For me the age management in PF and 3E/3.5E is a joke, and a bad one; it is stupid and ridiculous. races' ages are engineered so they can do math and adapt them to dice rolls, but they are impractical.
How could it be that an elf needs about 350 years to become as wise as a 70 years old human? Are they stupid, slow in their minds, retarded, mentally ill or what? Life is then not interesting for elves, they all live in such state of stupor that they look almost comatose to the rest, to learn is a challenge. I cannot imagine that. Then it is false that they reach maturity later because they're understanding the meaning of their long lives when they really grasp no wisdom from it!

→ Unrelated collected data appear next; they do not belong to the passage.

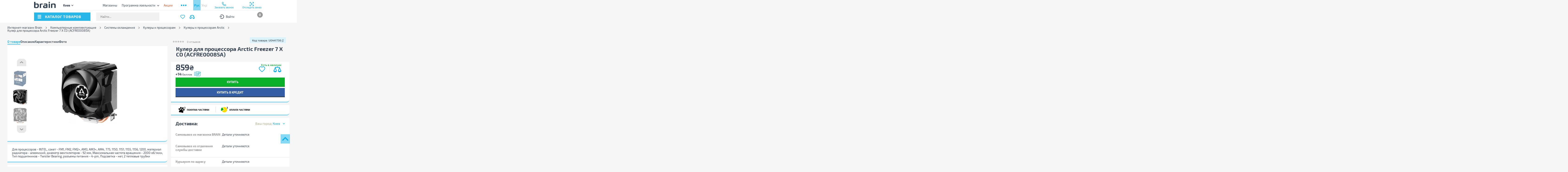

--- FILE ---
content_type: image/svg+xml
request_url: https://brain.com.ua/static/images/new/phone.svg
body_size: -364
content:
<svg width="18" height="19" viewBox="0 0 18 19" fill="none" xmlns="http://www.w3.org/2000/svg"><mask id="path-1-inside-1_14857_7037" fill="white"><path fill-rule="evenodd" clip-rule="evenodd" d="M3.19628 0.689005C2.05316 1.14369 0.767015 2.27882 0.328065 3.22057C0.0732307 3.76708 0.0528227 3.88253 0.0559283 4.75852C0.0585015 5.50436 0.110764 5.89555 0.301623 6.59981C0.981033 9.10558 2.27313 11.3368 4.26398 13.4423C6.6416 15.9566 9.23094 17.5774 11.9425 18.2486C14.4085 18.8591 16.1189 18.2298 17.4037 16.2396C18.1097 15.1462 18.1928 14.2003 17.6322 13.6417C17.1583 13.1696 13.983 11.2407 13.6073 11.1968C13.0784 11.1349 12.6892 11.3901 12.0097 12.2442C11.3288 13.1001 11.0685 13.294 10.7198 13.205C10.2974 13.0973 8.62659 11.8864 7.80921 11.0958C7.018 10.3304 6.03442 9.08772 5.5582 8.25177C5.36273 7.90875 5.32493 7.75668 5.37187 7.50232C5.42315 7.22425 5.52484 7.12151 6.1637 6.70263C7.13485 6.06575 7.37283 5.77351 7.37283 5.21808C7.37283 4.84151 7.29279 4.65922 6.71223 3.71422C5.49227 1.72826 4.9346 0.926404 4.63123 0.722198C4.2638 0.474877 3.76362 0.463332 3.19628 0.689005Z"/></mask><path fill-rule="evenodd" clip-rule="evenodd" d="M3.19628 0.689005C2.05316 1.14369 0.767015 2.27882 0.328065 3.22057C0.0732307 3.76708 0.0528227 3.88253 0.0559283 4.75852C0.0585015 5.50436 0.110764 5.89555 0.301623 6.59981C0.981033 9.10558 2.27313 11.3368 4.26398 13.4423C6.6416 15.9566 9.23094 17.5774 11.9425 18.2486C14.4085 18.8591 16.1189 18.2298 17.4037 16.2396C18.1097 15.1462 18.1928 14.2003 17.6322 13.6417C17.1583 13.1696 13.983 11.2407 13.6073 11.1968C13.0784 11.1349 12.6892 11.3901 12.0097 12.2442C11.3288 13.1001 11.0685 13.294 10.7198 13.205C10.2974 13.0973 8.62659 11.8864 7.80921 11.0958C7.018 10.3304 6.03442 9.08772 5.5582 8.25177C5.36273 7.90875 5.32493 7.75668 5.37187 7.50232C5.42315 7.22425 5.52484 7.12151 6.1637 6.70263C7.13485 6.06575 7.37283 5.77351 7.37283 5.21808C7.37283 4.84151 7.29279 4.65922 6.71223 3.71422C5.49227 1.72826 4.9346 0.926404 4.63123 0.722198C4.2638 0.474877 3.76362 0.463332 3.19628 0.689005Z" stroke="#10B1E8" stroke-width="2.80382" mask="url(#path-1-inside-1_14857_7037)"/></svg>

Belfgur, the Bald, is a man in his 50's who lost all his family and is contemplating life in despair. Someone suggested him to go and talk with a well versed elf in the mountains, a man who is about 130 years old, who can give him some wise advice about surviving your loved ones. Belfgur went on his journey... Half a year later he came back and punched in the face the idiot who told him to go on that journey just to talk with an stupid elf who still thinks and acts like a teen. That elf knew nothing about life and had no advice to give to him! In fact, Belfgur had more to give to that moronic elf!
No way...
When i'm GMing, all races mature at similar rates, orcs a couple years before humans and elves maybe just 5 years later.

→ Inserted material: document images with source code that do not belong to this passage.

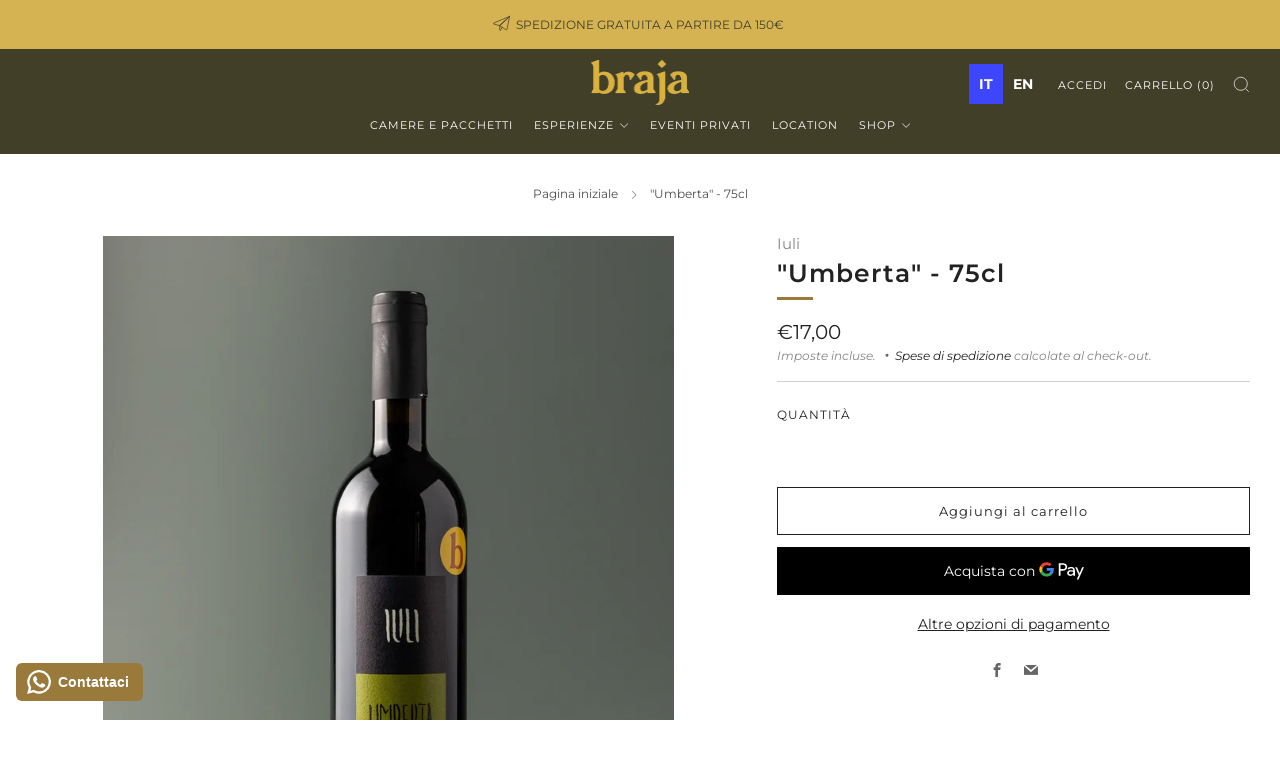

--- FILE ---
content_type: text/javascript
request_url: https://www.brajafarm.com/cdn/shop/t/18/assets/custom.js?v=152733329445290166911681628508
body_size: -608
content:
//# sourceMappingURL=/cdn/shop/t/18/assets/custom.js.map?v=152733329445290166911681628508
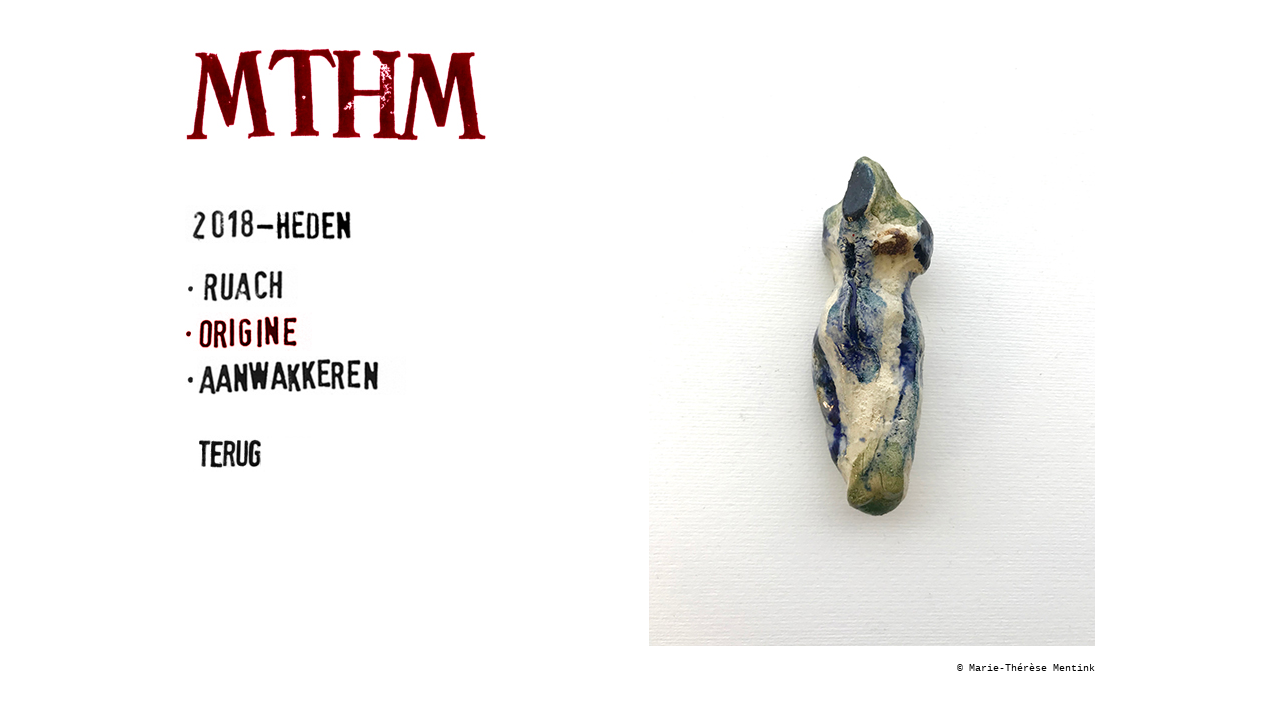

--- FILE ---
content_type: text/html
request_url: https://mthm.nl/origine/origine17.html
body_size: 2210
content:






<?xml version="1.0" encoding="UTF-8"?>
<!DOCTYPE html 
     PUBLIC "-//W3C//DTD XHTML 1.0 Strict//EN"
    "http://www.w3.org/TR/xhtml1/DTD/xhtml1-strict.dtd">    
<html xmlns="http://www.w3.org/1999/xhtml" xml:lang="en" lang="en">
  <head>
<meta name="Description" content="Website van Marie-Th&eacute;r&egrave;se Mentink" /> 
<meta name="Keywords" content="marie therese mentink, marie therese, mentink, kunst, lichaam en kunst, 
lichaam en ziel, eetproblemen, bezielde ansichtkaarten, lief lichaam, persoonlijke kaarten, unieke kaarten, 
kunstkaarten, speciale kaarten, kunstkaart met gedicht, kunstkaart met woorden, zelfzorg" />
    
    <title>MTHM - origine</title>

<link rel="stylesheet" type="text/css" href="../style.css" />

<script type="text/javascript">
  var _gaq = _gaq || [];
  _gaq.push(['_setAccount', 'UA-26458196-3']);
  _gaq.push(['_trackPageview']);

  (function() {
    var ga = document.createElement('script'); ga.type = 'text/javascript'; ga.async = true;
    ga.src = ('https:' == document.location.protocol ? 'https://ssl' : 'http://www') + '.google-analytics.com/ga.js';
    var s = document.getElementsByTagName('script')[0]; s.parentNode.insertBefore(ga, s);
  })();
</script>

  </head>
  <body>

<div id="container">

<div id="menu">

<a href="../index.html"><img class="menuitem" src="../beeld/mthmkop.jpg" alt="MTHM" /></a>
<div class="spacer6"></div>
<a href="../werk2018heden.html"><img class="menuitem" src="../beeld/titelwerk2018heden.jpg" alt="werk 2018 - heden" /></a>

<a href="../ruach.html"><img class="menuitem" src="../beeld/menuruach.jpg" alt="ruach" /></a>
<a href="../ruach.html">
<div class="spacer7"></div>
<a href="../origine.html"><img class="menuitem" src="../beeld/menuoriginerood.jpg" alt="origine" /></a>
<div class="spacer7"></div>
<a href="../aanwakkeren.html"><img class="menuitem" src="../beeld/menuaanwakkeren.jpg" alt="aanwakkeren" /></a>

<div class="spacer7"></div>


<div class="spacer8"></div>

<a href="../mthm.html"><img class="menuitem" src="../beeld/terug.jpg" alt="terug" /></a>

</div>

<div class="werk">
<a href="../origine.html"><img src="../beeld/origine/origine17.jpg" alt="&copy; Marie-Th&eacute;r&egrave;se Mentink" /></a>
</div>


<div class="copyright">

&copy; Marie-Th&eacute;r&egrave;se Mentink

</div>

</div>

  </body>

</html>


--- FILE ---
content_type: text/css
request_url: https://mthm.nl/style.css
body_size: 3635
content:

html, body {
	margin: 0px;
	padding: 0px;
}

body {
	text-align: center;
		font-family: 'courier new';

	background-color: #FFFFFF;
	color: #000000;
	font-size:12px;
	height: 100%;
	width: 100%;
}


input
{
color: #000000;
background: #FFFFFF;
border: 1px solid #000000;
}

textarea
{
color: #000000;
background: #FFFFFF;
border: 1px solid #000000;
}


.menuitem {
   border: 0px;
   margin: 0px 0px -5px 0px;
   padding: 0px 0px 0px 0px;
}

.menucijfer {
   border: 1px;
   border-color: black;
   margin: -5px -5px -5px 0px;
   padding: 0px 0px 0px 0px;
}

.contact {
   border: 0px;
   padding: 0px 0px 0px 0px;
   margin: 0px 0px 0px 0px;
}


img {
   border: 0px;
}

a:link {color: black; text-decoration: underline;}
a:visited {color: black; text-decoration: underline;}
a:active {color: black; text-decoration: underline;}
a:hover {color: black; text-decoration: none;}

#container {
	position: absolute;
	top: 50%;
	left: 50%;
	margin-top: -325px;/* half elements height*/
	margin-left: -455px;/* half elements width*/
	width: 910px;
	height: 640px;
	border: 0px;
	background: #FFFFFF;
	overflow: hidden;/* allow content to scroll inside element */
	text-align: left;
}

.spacer {
	height: 50px;
	width: 305px;
}

.spacer2 {
	height: 60px;
	width: 305px;
}

.spacer3 {
	height: 60px;
	width: 305px;
}

.spacer4 {
	height: 35px;
	width: 305px;
}

.spacer5 {
	height: 100px;
	width: 305px;
}

.spacer6 {
	height: 65px;
	width: 305px;
}

.spacer7 {
	height: 6px;
	width: 305px;
}

.spacer8 {
	height: 35px;
	width: 305px;
}

.spacer9 {
	height: 65px;
	width: 305px;
}

.spacer10 {
	height: 25px;
	width: 305px;
}




.menuspacer {
	height: 21px;
	width: 600px;
}

.menuspacer3 {
	height: 21px;
	width: 600px;
}

.menuspacer2 {
	height: 21px;
	width: 600px;
}

.spacerjaantje {
height: 150px;
	width: 600px;
}

.spacerruach {
height: 100px;
	width: 600px;
}


.thumb1 {
	height: 158px;
}

.thumb2 {
	height: 265px;
}

.thumb3 {
	height: 127px;
}

.thumb4 {
	height: 285px;
}

.thumb5 {
	height: 150px;
}


.thumb6 {
	height: 395px;
}


.thumb7 {
	height: 180px;
}

.thumb8 {
	height: 285px;
}

.thumb9 {
	height: 310px;
}

.thumb10 {
	height: 287px;
}

.thumb11 {
	height: 100px;
}




#menu {
	position: absolute;
	left: 0px;
	top: 13px;
	height: 500px;
	width: 305px;
}


.werk {
	text-align: right;
	position: absolute;
	right: 0px;
	top: 11px;
	height: 605px;
	width: 600px;
	font-weight: bold;
}


.biotekst {
	text-align: left;
	position: absolute;
	right: 10px;
	top: 425px;
	height: 100px;
		font-weight: normal;

}

.biotekst2 {
	text-align: left;
	position: absolute;
	right: 0px;
	top: 577px;
	height: 50px;
	width: 400px;	
		font-weight: normal;

}

.biotekst3 {
	text-align: left;
	position: relative;
	right: 0px;
	top: 0px;
	height: 600px;
	font-weight: normal;


}

.biotekst4 {
	text-align: left;
	position: relative;
	right: 0px;
	top: 0px;
	font-weight: normal;


}

.tekoop {
	text-align: left;
	width: 400px;
		font-weight: normal;
		position: absolute;
	right: 0px;
	line-height: 120%;
}

.tekoop2 {
	text-align: left;
	width: 400px;
		font-weight: normal;
		position: absolute;
			height: 605px;
				position: absolute;
		top: 13px;
		line-height: 130%;
}

.tekoop3 {
	text-align: left;
	width: 370px;
		font-weight: normal;
		position: absolute;
		left: 535px;
		top: 60px;
		height: 605px;
		line-height: 130%;
}

.kaarten {
	text-align: right;
	width: 550px;
	float: top;
		font-weight: normal;
		position: absolute;
	right: 0px;
	top: 310px;
}

.overzicht {
	text-align: right;
	position: absolute;
	right: 0px;
	top: 11px;
	height: 605px;
	width: 600px;
}


.copyright {
	text-align: right;
	position: absolute;
	right: 0px;
	bottom: 0px;
	height: 12px;
	width: 600px;
	border: 0px;
	background:#FFFFFF;
	font-size: 0.8em;
}
.link {
	text-decoration:underline;
}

But their minds mature at same rates.
I don't allow characters above a century old.
An elf 100 years old is as wise as a man 90 years old; an elf 200 years old is twice as wise, and so on, and an elf a millennium old is such an incredible wise guy so it is no wonder he is unwilling to waste his precious time talking with the short-life humans who find even their simplest words as the most complex and cryptic prayers. Such characters would have an incredible insight of the world, they are part of the history, older than towns and some natural places. They have more skills and saving throws and HD because they were doing something in all that time, even by giving them NPC class levels. "Yes, my mother is not as skilled in magic as i am, but, Gods! Kings send caravans even from the other side of the world to purchase her embroideries, dude".

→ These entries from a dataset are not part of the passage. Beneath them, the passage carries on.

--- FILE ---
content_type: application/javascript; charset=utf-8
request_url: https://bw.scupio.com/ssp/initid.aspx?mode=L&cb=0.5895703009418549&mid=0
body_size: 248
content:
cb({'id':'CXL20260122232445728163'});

Elvish women doesn't have a menstrual cycle, and times between them are so long for their wombs have to reach such a state of perfection to allow an elvish baby to grow inside. Twins? Do elves know about twins? "Yes they do, go ask Ilidrond, the merchant, the cousin of a friend of one of his friends had twins 7 centuries ago. Man! I swear! It's true!"
Elvish, fey, drow societies manage citizenship levels/grades. You are an adult at the age of 20, but cannot do this or that until you reach 100, cannot participate in the government until 300... and so on. From 3 to 5 citizenship levels or so.
And that works! When my players talk to their ancestors of those long-life races they feel their ancestors are really ancient ones, venerable, respectable, wise and full of knowledge. "I have a bonus on that roll, i'm wise like my grandmother"; "Really? No, you could be as wise as her, but not yet"; "Ok... What do i need to be like her?"; "Ah, not much really, just 8 centuries more"; "Well, ok, i won't roll the dice"; "Huh?"; "Yes, i can just go tomorrow back home, pay a visit to my grandma and ask her"; "Ok, go ahead".
That create more interesting old elves and also explains why they keep their civilizations far away from the other races. Do they die of old age or maybe they transcend to another state of body and mind? I cannot answer that cause i'm a young human and that knowledge is veiled from me.
Elrison, the Last Wanderer, 1120 years old elf, is wondering if talking or not with that 'immature' Belfgur. "Poor humans," he thinks " for they have to die before attaining real insight about life. What words do i have for Belfgur? He is just whining about the lose of his family, i saw complete nations grow and die! Complete cultures went to oblivion. I still regret that dam project, 300 hundred years and we've never seen a stripped deer again; i'm completely sure now that we caused their extinction. Yes... maybe i have some advice for him. As life keeps walking in front of us, even for we, the long-lived ones".